== Aim of the exercise ==
Of all the lines below, return only those starting with the line holding "#900000; font-size: 14px;" and going on through the line holding "<li>Zip Code: 19087</li>", exactly as written.

== Source material ==
--- START ---

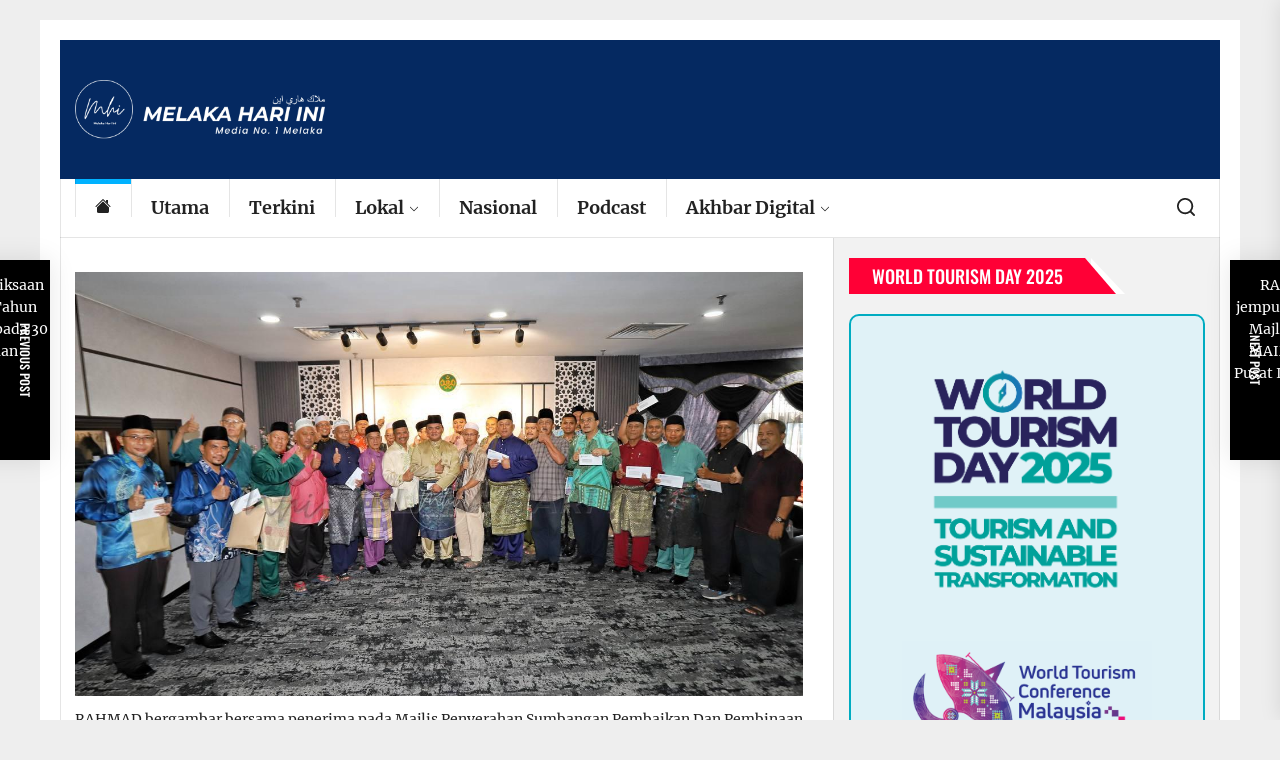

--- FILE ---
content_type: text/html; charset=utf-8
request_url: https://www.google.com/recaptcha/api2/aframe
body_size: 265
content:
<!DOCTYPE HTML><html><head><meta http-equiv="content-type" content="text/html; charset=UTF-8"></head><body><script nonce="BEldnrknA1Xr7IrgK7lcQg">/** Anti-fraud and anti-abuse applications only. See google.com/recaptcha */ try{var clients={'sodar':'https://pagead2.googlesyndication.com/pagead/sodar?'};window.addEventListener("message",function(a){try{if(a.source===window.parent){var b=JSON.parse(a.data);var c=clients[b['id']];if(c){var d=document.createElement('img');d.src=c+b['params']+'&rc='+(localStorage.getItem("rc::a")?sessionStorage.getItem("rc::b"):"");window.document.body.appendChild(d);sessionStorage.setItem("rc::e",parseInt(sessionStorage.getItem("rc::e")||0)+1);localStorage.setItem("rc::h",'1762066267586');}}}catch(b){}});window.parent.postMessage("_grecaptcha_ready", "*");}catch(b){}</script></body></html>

--- END ---
--- START ---

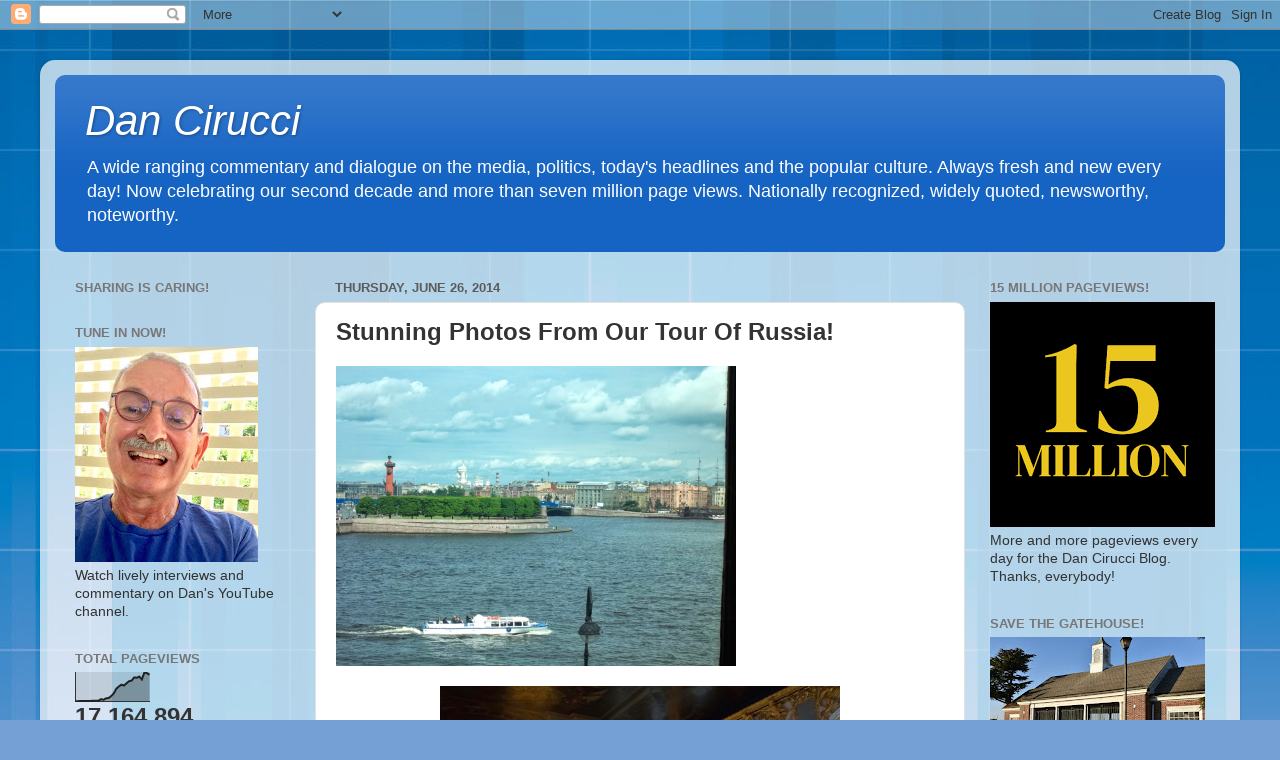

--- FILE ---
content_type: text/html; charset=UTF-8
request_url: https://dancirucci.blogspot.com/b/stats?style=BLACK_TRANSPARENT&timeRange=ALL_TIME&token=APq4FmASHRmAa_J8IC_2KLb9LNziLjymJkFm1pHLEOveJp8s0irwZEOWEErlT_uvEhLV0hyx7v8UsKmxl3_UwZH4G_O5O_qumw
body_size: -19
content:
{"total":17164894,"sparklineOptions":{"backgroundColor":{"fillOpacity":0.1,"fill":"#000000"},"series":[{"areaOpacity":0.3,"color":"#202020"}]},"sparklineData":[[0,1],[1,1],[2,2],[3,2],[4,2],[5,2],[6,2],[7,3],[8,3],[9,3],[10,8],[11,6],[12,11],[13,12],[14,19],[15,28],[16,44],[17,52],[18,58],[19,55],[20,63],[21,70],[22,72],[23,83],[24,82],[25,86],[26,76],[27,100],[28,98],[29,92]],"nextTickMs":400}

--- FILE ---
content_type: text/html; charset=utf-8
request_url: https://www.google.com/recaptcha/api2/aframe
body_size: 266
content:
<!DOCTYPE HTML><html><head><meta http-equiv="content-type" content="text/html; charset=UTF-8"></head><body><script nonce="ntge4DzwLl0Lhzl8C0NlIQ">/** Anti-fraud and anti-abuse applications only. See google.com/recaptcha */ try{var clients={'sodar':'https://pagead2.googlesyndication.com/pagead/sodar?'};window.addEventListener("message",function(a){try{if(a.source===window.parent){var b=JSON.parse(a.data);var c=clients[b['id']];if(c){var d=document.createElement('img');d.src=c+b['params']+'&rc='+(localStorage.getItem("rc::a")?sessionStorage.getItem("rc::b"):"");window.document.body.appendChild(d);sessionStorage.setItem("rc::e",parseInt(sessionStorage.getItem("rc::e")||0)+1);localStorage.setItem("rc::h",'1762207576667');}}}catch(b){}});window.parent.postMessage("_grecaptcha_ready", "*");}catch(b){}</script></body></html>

--- END ---
--- START ---

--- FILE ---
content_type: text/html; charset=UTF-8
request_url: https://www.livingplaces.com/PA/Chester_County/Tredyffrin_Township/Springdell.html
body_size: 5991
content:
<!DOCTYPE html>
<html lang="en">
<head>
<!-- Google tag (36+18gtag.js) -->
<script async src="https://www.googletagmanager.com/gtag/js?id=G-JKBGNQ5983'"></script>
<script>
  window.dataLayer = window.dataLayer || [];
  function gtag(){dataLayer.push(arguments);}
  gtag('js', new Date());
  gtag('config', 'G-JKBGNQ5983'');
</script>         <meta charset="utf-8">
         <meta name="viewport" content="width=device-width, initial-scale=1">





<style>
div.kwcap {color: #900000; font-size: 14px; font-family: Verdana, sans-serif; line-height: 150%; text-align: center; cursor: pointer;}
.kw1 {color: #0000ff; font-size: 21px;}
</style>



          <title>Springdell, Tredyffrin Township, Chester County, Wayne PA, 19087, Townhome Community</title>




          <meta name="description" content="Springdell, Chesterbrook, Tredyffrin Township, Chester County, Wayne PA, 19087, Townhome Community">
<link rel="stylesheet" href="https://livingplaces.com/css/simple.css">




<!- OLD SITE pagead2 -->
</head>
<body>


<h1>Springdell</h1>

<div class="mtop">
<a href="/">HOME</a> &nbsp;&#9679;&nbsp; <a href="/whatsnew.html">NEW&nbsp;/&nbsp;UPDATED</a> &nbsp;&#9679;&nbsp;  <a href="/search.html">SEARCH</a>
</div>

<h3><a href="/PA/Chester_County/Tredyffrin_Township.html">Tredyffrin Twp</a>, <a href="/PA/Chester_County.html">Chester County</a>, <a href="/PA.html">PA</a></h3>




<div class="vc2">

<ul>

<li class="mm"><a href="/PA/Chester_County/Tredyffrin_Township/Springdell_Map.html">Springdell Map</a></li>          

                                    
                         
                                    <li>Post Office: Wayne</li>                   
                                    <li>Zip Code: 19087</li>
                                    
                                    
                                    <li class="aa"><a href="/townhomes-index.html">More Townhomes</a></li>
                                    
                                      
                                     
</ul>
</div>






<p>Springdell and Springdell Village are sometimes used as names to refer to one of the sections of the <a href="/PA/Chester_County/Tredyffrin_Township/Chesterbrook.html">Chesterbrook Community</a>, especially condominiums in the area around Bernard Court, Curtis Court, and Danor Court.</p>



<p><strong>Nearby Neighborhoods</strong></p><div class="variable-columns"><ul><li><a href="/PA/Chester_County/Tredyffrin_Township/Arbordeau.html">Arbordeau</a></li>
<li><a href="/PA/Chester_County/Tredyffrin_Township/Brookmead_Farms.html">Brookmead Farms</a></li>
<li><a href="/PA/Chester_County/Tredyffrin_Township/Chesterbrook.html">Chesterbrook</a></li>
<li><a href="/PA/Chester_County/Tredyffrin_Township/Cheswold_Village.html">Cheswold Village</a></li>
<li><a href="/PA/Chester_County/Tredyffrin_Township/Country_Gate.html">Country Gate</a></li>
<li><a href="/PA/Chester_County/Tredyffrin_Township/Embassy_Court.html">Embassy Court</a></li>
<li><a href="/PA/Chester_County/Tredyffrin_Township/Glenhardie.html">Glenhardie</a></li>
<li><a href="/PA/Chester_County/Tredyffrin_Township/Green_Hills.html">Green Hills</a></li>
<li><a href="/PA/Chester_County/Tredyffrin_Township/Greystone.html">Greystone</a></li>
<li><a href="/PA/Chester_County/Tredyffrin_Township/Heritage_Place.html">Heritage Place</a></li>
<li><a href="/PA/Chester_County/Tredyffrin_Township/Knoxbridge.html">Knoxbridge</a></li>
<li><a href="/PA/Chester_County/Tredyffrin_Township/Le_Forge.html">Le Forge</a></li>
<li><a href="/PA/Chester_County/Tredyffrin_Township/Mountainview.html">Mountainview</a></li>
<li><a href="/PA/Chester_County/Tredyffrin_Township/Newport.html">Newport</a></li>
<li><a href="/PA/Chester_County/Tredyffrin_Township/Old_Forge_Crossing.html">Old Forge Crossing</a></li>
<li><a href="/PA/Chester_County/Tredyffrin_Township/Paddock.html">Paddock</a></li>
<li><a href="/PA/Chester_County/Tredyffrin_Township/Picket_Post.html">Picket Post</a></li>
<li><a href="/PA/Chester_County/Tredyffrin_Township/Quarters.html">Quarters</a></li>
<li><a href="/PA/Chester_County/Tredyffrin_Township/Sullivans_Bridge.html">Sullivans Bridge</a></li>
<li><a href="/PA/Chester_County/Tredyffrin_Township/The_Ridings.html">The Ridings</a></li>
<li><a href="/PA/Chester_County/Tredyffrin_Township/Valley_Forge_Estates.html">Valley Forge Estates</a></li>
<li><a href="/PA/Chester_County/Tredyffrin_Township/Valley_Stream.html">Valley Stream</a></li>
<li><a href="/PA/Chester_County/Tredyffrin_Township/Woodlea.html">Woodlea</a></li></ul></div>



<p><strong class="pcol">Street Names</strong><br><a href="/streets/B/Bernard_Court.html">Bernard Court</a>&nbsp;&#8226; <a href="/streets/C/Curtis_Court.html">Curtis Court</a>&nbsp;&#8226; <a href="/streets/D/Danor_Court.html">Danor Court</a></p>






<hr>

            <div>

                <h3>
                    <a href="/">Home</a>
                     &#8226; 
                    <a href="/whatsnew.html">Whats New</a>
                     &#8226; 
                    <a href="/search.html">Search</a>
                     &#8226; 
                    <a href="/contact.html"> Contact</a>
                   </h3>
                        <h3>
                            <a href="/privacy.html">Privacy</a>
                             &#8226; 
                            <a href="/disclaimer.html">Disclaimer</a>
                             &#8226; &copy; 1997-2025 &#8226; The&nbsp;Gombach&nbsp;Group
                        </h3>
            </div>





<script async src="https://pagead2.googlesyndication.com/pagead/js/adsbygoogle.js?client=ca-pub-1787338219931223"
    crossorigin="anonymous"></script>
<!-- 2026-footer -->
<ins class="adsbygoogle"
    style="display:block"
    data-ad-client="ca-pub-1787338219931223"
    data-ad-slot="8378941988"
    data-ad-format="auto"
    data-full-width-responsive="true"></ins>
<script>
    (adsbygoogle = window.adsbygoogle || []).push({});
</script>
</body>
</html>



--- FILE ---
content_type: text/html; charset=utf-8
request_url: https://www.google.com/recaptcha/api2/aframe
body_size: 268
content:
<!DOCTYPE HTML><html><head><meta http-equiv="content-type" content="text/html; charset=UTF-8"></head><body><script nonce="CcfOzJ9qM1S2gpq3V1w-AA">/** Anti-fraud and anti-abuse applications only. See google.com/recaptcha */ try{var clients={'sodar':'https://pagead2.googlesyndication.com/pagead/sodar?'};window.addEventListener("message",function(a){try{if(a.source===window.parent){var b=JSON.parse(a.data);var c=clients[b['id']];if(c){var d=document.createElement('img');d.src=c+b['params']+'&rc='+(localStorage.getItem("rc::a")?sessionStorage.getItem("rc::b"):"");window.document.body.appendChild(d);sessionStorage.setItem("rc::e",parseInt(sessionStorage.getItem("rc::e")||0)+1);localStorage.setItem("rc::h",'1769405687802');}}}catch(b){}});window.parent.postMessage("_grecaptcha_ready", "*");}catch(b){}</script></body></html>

--- END ---

== Written answer ==
div.kwcap {color: #900000; font-size: 14px; font-family: Verdana, sans-serif; line-height: 150%; text-align: center; cursor: pointer;}
.kw1 {color: #0000ff; font-size: 21px;}
</style>



          <title>Springdell, Tredyffrin Township, Chester County, Wayne PA, 19087, Townhome Community</title>




          <meta name="description" content="Springdell, Chesterbrook, Tredyffrin Township, Chester County, Wayne PA, 19087, Townhome Community">
<link rel="stylesheet" href="https://livingplaces.com/css/simple.css">




<!- OLD SITE pagead2 -->
</head>
<body>


<h1>Springdell</h1>

<div class="mtop">
<a href="/">HOME</a> &nbsp;&#9679;&nbsp; <a href="/whatsnew.html">NEW&nbsp;/&nbsp;UPDATED</a> &nbsp;&#9679;&nbsp;  <a href="/search.html">SEARCH</a>
</div>

<h3><a href="/PA/Chester_County/Tredyffrin_Township.html">Tredyffrin Twp</a>, <a href="/PA/Chester_County.html">Chester County</a>, <a href="/PA.html">PA</a></h3>




<div class="vc2">

<ul>

<li class="mm"><a href="/PA/Chester_County/Tredyffrin_Township/Springdell_Map.html">Springdell Map</a></li>          

                                    
                         
                                    <li>Post Office: Wayne</li>                   
                                    <li>Zip Code: 19087</li>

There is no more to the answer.